Условие задачи:
Проверьте, согласуются ли утверждения 1–3 с цитируемым текстом. На каждое ответьте «да» или «нет» и приведите дословно слова текста, которые это решают.
1. Мастер Генрих хотел отлить колокол, который звонил бы на весь мир.
2. Виттиха появляется из скалы, освещенная голубым светом.
3. Эльфы оплакивают судьбу мастера Генриха.

---------- Цитируемый текст ----------

В эту фантастическую Чортову долину падает стремглав мастер Генрих, роль которого играл я. Мое появление, довольно удачно задуманное, производило большое впечатление. Я скатывался вниз головой по гладко полированной доске, поставленной горой от высокого помоста, скрытого за кулисами и вместе с доской маскированного скалами, деревьями. Вместе со мной летел обвал камней, мелкие деревья, ветки, картонный шум которых заглушался страшным треском обвала, хорошо удавшимся нам по комбинации своих звуков. Раутенделейн выкапывала меня из-под груды камней, и тут происходила первая встреча ее с Генрихом. В эту минуту они оба влюбляются друг в друга. Придя в себя, великий мастер Генрих рассказывает задыхающимся голосом о случившейся с ним катастрофе, о том, что он хотел отлить громадный колокол (читай — религию, идею), который звонил бы на весь мир и возвещал людям новое счастье. Но колокол оказался слишком тяжел, и в тот момент, когда его стали вешать, он рухнул вниз, опрокидывая все. За ним упал и его создатель — великий мастер Генрих. Спустилась ночь вместе с горными звуками, отдаленным эхо каких-то человеческих голосов. Это пастор, учитель и поселянин идут на поиски великого мастера, но Леший, вой которого зловеще гудит в горах, отвлек их от дороги и заводит в чортово место. Вой Лешего и человеческий говор все приближаются на длинной сценической паузе. В то время такие звуковые эффекты были новостью, заставлявшей о себе говорить.

Внизу, в люке, изображавшем долину, появились огоньки фонарей, точки которых на глазах у публики становились все больше при приближении. Вот уже Леший прыгает по камням с высокой скалы вниз к ручью, быстро, точно акробат, пробегает по стволу упавшего дерева, одним прыжком вскакивает на новый высокий подмосток, с него — на другой и с визгом удаляется за кулисы. Тем временем из люка вылезают люди, которые также принуждены передвигаться с помощью гимнастики, — то перелезать через скалы, подымаясь и снова спускаясь с них, уходить снова в люк, чтобы опять подняться из него в другом месте, то, наконец, переходить в темноте через журчащий ручей. Увидав красный свет в скале Виттихи, пастор именем бога приказывает ей выйти. И вот из щели, предшествуя Виттихе, ползет по скале ее зловещая длинная тень, а за ней и сама Виттиха с палкой, освещенная таинственным красным светом. По требованию пастора она указывает на лежащего перед ней Генриха, которого люди уносят вниз, на землю. Подымается туман. В его бесформенных клубах вычерчиваются какие-то неясные силуэты, которые точно спали под камнями и теперь, потягиваясь, просыпаются. Это эльфы, которые плачут о судьбе народного героя Бальдура. Но кто-то крикнул, что он жив, и вновь, полные надежды на будущее, они кружатся в бесконечном хороводе и длинной вереницей то подымаются на скалы, то спускаются с них под аккомпанемент гиканий, визга, свиста и целого оркестра горных звуков.

---------- Предоставленные строки ----------

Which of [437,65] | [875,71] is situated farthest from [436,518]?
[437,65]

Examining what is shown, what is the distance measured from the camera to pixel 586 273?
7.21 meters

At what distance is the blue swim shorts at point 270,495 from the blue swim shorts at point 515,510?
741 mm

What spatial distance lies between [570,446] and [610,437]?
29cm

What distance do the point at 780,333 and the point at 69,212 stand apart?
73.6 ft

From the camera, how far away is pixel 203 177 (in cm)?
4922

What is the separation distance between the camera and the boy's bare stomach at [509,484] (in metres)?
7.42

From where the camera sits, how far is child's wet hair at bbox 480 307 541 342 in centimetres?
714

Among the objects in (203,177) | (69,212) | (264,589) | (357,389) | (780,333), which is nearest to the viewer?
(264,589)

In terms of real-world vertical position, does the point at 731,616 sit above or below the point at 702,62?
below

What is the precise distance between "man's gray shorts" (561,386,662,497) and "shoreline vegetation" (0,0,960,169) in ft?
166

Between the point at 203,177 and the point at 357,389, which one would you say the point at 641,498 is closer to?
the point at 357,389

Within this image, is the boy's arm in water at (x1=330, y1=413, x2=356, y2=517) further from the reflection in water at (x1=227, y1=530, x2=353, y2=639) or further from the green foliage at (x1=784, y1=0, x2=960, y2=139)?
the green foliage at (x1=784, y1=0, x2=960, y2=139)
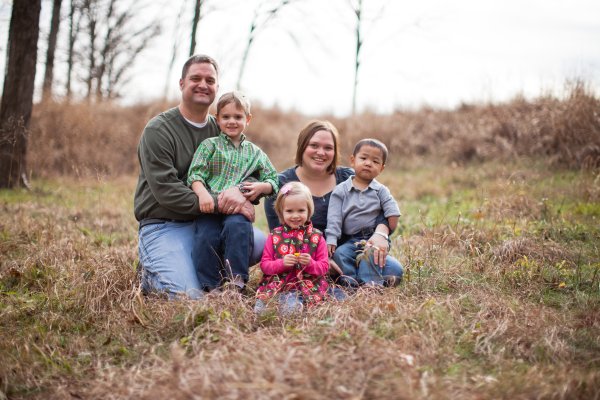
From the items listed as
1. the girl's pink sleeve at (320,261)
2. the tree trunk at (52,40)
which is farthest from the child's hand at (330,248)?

----------

Решение задачи:
1. Да: «он хотел отлить громадный колокол (читай — религию, идею), который звонил бы на весь мир и возвещал людям новое счастье».
2. Нет: «а за ней и сама Виттиха с палкой, освещенная таинственным красным светом».
3. Нет: «Это эльфы, которые плачут о судьбе народного героя Бальдура».